Parmi les premières séries, où l’on voit le dispositif se mettre en place, les
Empreintes réalisées dans les entrepôts du quai d’Austerlitz, sous des bâtiments appartenant à la batellerie, donnent l’exemple de la métamorphose d’un lieu par le cadrage qui le rend anonyme en même temps qu’il en exalte la plasticité. L’espace couvert ouvre d’un seul côté sur le fleuve et ménage une lumière rasante. Le corps, à mesure qu’il semble se dégager d’un linceul, creuse, dans sa rotation animale, une sorte de bauge dans le sol limoneux, travaillé par des milliers d’empreintes de pas, et le bras qui se tend dessine de vastes cercles.

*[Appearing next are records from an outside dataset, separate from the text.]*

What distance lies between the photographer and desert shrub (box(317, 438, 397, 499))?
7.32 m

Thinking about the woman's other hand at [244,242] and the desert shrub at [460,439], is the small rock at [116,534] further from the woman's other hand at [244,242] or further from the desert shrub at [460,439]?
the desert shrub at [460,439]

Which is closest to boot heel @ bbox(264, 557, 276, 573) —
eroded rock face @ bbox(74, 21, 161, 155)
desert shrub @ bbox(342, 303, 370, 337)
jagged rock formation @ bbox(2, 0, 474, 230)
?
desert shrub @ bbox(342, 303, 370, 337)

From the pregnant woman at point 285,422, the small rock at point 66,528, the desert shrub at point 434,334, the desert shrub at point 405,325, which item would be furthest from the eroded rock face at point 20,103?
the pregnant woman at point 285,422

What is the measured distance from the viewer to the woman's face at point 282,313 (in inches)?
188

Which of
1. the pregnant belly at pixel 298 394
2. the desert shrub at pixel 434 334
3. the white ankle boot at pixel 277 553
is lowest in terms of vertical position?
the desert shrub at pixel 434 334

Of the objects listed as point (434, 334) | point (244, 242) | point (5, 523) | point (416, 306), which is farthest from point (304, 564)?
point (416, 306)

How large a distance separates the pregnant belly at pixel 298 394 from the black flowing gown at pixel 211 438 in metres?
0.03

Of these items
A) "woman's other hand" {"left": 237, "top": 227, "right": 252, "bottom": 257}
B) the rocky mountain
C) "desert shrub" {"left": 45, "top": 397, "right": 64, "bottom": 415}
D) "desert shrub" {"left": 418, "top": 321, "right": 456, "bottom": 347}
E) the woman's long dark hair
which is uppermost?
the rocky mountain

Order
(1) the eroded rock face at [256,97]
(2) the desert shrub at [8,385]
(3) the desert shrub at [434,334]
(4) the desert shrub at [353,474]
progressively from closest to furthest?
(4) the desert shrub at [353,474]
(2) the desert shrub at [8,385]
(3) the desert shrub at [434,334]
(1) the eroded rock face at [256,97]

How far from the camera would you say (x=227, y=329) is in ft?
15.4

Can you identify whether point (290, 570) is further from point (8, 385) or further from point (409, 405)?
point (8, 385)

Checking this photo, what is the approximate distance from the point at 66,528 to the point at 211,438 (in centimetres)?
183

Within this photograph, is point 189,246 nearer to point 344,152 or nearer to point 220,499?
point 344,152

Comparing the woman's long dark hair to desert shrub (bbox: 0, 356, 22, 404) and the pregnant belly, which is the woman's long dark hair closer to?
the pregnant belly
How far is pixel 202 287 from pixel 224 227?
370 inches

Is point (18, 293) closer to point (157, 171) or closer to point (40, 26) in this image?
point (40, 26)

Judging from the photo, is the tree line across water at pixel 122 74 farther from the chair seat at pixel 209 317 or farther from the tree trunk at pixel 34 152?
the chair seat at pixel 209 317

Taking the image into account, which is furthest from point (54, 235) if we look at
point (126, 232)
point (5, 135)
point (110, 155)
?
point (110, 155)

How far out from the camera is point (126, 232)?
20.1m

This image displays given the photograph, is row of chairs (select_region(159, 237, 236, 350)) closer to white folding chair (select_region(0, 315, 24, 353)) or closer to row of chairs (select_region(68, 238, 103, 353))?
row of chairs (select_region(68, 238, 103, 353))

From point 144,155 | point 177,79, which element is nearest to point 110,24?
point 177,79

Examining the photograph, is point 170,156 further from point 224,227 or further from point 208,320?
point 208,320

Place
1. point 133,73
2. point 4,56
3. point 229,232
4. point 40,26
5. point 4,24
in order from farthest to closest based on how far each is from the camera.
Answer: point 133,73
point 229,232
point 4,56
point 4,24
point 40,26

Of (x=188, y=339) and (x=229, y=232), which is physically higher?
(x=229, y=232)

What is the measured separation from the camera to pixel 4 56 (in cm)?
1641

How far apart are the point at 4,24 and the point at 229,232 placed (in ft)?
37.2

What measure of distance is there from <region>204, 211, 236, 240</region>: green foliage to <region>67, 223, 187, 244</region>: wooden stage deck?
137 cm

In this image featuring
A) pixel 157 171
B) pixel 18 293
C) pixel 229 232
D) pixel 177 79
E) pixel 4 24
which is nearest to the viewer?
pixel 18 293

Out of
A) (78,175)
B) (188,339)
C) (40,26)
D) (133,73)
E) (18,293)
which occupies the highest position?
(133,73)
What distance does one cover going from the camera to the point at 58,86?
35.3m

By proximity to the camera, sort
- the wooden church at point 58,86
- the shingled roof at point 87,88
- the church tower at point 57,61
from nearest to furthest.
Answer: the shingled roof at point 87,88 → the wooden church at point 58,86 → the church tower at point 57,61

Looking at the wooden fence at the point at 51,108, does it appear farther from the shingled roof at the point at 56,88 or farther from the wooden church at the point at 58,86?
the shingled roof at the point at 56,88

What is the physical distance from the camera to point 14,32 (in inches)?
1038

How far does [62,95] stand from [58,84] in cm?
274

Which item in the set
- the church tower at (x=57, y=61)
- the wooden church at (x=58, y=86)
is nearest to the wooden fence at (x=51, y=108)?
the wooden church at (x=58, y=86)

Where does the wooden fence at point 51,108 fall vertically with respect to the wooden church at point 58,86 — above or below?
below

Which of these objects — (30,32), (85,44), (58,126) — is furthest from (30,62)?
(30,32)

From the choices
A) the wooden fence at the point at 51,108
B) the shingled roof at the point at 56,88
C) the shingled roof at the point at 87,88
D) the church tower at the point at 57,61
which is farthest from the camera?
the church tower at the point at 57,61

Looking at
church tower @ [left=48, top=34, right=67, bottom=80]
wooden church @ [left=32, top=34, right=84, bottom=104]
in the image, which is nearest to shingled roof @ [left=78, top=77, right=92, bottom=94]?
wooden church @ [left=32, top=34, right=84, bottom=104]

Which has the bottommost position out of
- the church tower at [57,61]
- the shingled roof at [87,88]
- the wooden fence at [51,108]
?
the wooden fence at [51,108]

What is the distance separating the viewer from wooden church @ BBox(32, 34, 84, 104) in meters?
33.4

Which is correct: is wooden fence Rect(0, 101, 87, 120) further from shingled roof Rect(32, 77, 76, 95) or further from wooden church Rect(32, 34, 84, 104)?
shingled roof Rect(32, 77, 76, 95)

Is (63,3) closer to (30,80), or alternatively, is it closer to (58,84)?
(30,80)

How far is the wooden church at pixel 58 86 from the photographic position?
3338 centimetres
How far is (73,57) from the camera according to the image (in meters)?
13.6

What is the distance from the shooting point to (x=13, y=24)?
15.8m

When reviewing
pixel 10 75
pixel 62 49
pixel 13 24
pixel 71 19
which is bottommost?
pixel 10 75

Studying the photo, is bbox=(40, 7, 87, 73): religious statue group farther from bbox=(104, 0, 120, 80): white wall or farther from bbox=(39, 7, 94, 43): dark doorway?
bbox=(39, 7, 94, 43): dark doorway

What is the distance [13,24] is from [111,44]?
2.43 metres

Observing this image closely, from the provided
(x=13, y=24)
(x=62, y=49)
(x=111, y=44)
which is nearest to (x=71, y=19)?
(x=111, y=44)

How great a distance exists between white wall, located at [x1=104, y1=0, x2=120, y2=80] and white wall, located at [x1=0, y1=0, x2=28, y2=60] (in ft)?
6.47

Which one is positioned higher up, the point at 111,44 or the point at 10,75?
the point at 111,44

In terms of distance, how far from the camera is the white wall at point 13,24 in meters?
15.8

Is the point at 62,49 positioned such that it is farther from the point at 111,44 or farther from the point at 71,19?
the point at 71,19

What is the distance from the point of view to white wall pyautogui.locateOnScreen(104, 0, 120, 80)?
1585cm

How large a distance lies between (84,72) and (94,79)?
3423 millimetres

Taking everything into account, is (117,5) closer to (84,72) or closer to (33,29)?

Quand on regarde aujourd’hui ces images, dont le format et la définition ne satisfont sans doute plus les artistes, on y trouve les prémices de toute l’œuvre : dans un même mouvement, l’accès à la nudité et à la lumière – jusqu’à une brève apparition du visage aux yeux clos, qui restera pourtant encore longtemps dissimulé – une dramaturgie mystique invoquant mort et renaissance, une relation fusionnelle à la matière cherchée aveuglément par le corps, mais que la photographie décompose en images fixes et choisies, sculptées par le clair-obscur.
Le choix de ce lieu intermédiaire s’inscrit dans le mouvement qui conduit les artistes d’un
intérieur abandonné exploré en 1983, en passant par l’espace ouvert d’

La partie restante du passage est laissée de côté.